Le premier juge a en outre à juste titre relevé que M. [L] avait déjà fait l'objet d'un certificat médical du 27 octobre 2010 qui faisait état d'une tendinopathie de l'épaule droite et de gonalgie. Or, les préconisations du médecin du travail coïncident avec les lésions antérieures à l'accident du 12 novembre 2012.

M. [L] a, de plus, été reconnu travailleur handicapé par la MDPH par décision du 29 février 2012, soit avant l'accident litigieux.

De surcroît, le dossier médical de M. [L] se contente de retranscrire ses déclarations en émettant l'hypothèse d'une chute dans les escaliers (« aurait fait une chute »).

Par ailleurs, les photographies produites par le salarié sur l'escalier qui serait en cause sont sans emport sur la démonstration du dit accident. Leur date est au surplus ignorée et aucun collègue n'a été avisé par M. [L] dans les suites immédiates de sa prétendue chute.

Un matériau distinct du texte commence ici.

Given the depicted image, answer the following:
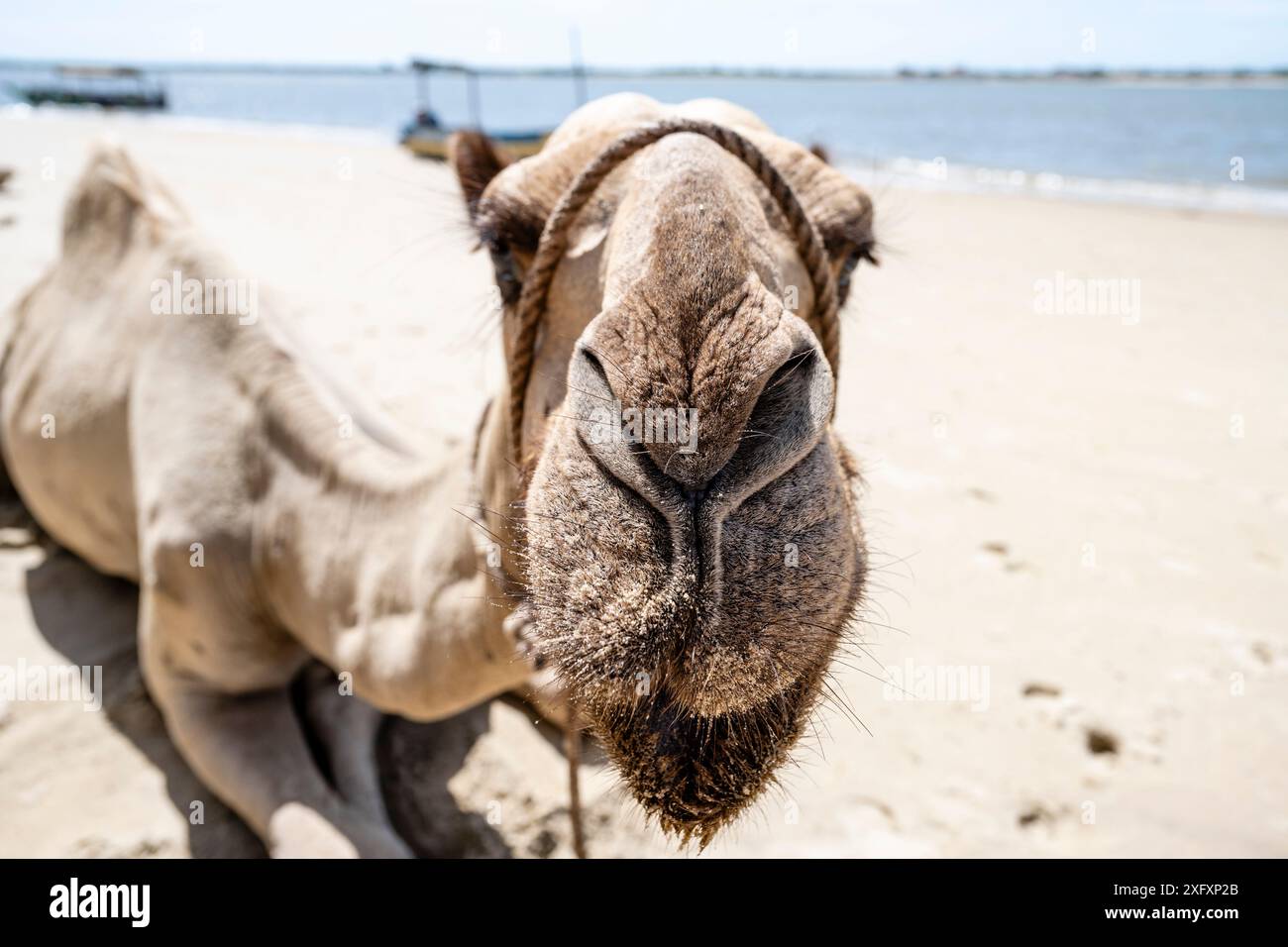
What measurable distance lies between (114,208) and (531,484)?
3021 mm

Ainsi, le salarié n'établit pas les circonstances de l'accident déclaré alors que la société [7] verse aux débats les attestations de deux salariés (pièces 6et 7), présents sur le chantier de [Localité 6] le 12 novembre 2012, qui déclarent n'avoir entendu aucun bruit, aucun cri et n'avoir jamais été sollicités ni alertés par M. [L] en suite de la chute alléguée.



Il convient, enfin, de rappeler l'indépendance du droit de la sécurité sociale et du droit du travail impliquant que la décision du conseil de prud'hommes qui retient un manquement de l'employeur à son obligation de sécurité en lien avec l'inaptitude du salarié est sans emport sur la reconnaissance de la inexcusable de l'employeur dès lors que les circonstances mêmes de l'accident déclaré restent indéterminées.

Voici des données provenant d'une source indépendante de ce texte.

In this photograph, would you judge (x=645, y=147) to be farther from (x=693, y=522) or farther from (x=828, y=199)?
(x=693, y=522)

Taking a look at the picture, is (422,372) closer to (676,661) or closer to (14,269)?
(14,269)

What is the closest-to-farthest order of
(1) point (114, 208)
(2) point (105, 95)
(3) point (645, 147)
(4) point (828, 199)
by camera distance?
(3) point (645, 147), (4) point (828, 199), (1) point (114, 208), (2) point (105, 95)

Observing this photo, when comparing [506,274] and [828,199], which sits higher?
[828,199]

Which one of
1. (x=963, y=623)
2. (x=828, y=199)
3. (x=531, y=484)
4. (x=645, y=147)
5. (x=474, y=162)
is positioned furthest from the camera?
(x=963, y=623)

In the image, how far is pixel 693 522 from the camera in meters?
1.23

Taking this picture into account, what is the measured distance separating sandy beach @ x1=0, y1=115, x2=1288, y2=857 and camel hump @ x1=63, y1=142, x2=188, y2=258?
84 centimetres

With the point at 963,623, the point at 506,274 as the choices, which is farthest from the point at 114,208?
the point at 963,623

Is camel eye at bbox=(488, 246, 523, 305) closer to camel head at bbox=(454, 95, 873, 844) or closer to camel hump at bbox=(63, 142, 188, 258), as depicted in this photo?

En conséquence, le jugement sera confirmé en ce qu'il écarte la faute inexcusable de la société [7], ainsi que les demandes subséquentes d'expertise et de provision de M. [L].

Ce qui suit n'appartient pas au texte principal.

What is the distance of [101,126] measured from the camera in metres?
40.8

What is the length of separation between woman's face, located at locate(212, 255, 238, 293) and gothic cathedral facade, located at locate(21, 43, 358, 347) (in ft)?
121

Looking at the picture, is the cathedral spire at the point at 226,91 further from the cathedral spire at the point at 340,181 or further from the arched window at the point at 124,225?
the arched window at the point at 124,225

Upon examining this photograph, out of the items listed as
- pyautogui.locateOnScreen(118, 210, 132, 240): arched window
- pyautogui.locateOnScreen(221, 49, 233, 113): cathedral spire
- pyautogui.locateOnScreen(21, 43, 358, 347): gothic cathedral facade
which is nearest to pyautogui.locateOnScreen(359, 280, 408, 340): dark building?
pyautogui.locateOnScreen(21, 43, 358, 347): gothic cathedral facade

SUR LES DEMANDES ACCESSOIRES



La décision attaquée sera confirmée en ses dispositions relatives à l'article 700 du code de procédure civile mais réformée en celles relatives aux dépens.

L'abrogation, au 1er janvier 2019, de l'article R. 144-10 du code de la sécurité sociale a mis fin à la gratuité de la procédure en matière de sécurité sociale. Pour autant, pour les procédures introduites avant le 1er janvier 2019, le principe de gratuité demeure. En l'espèce, la procédure ayant été introduite le octobre 2017, il n'y a pas lieu de statuer sur les dépens de première instance.



M. [L], qui succombe, supportera les dépens d'appel et une indemnité au visa de l'article 700 du code de procédure civile.





PAR CES MOTIFS :





La cour,



Confirme le jugement entrepris, sauf en ses dispositions relatives aux dépens,



Statuant à nouveau dans cette limite et y ajoutant,



Dit n'y avoir lieu à condamnation aux dépens de première instance,



Condamne M. [L] aux dépens d'appel,



Vu l'article 700 du code de procédure civile, rejette la demande de M. [L] et le condamne à payer en cause d'appel à la société [7] la somme de 1 500 euros.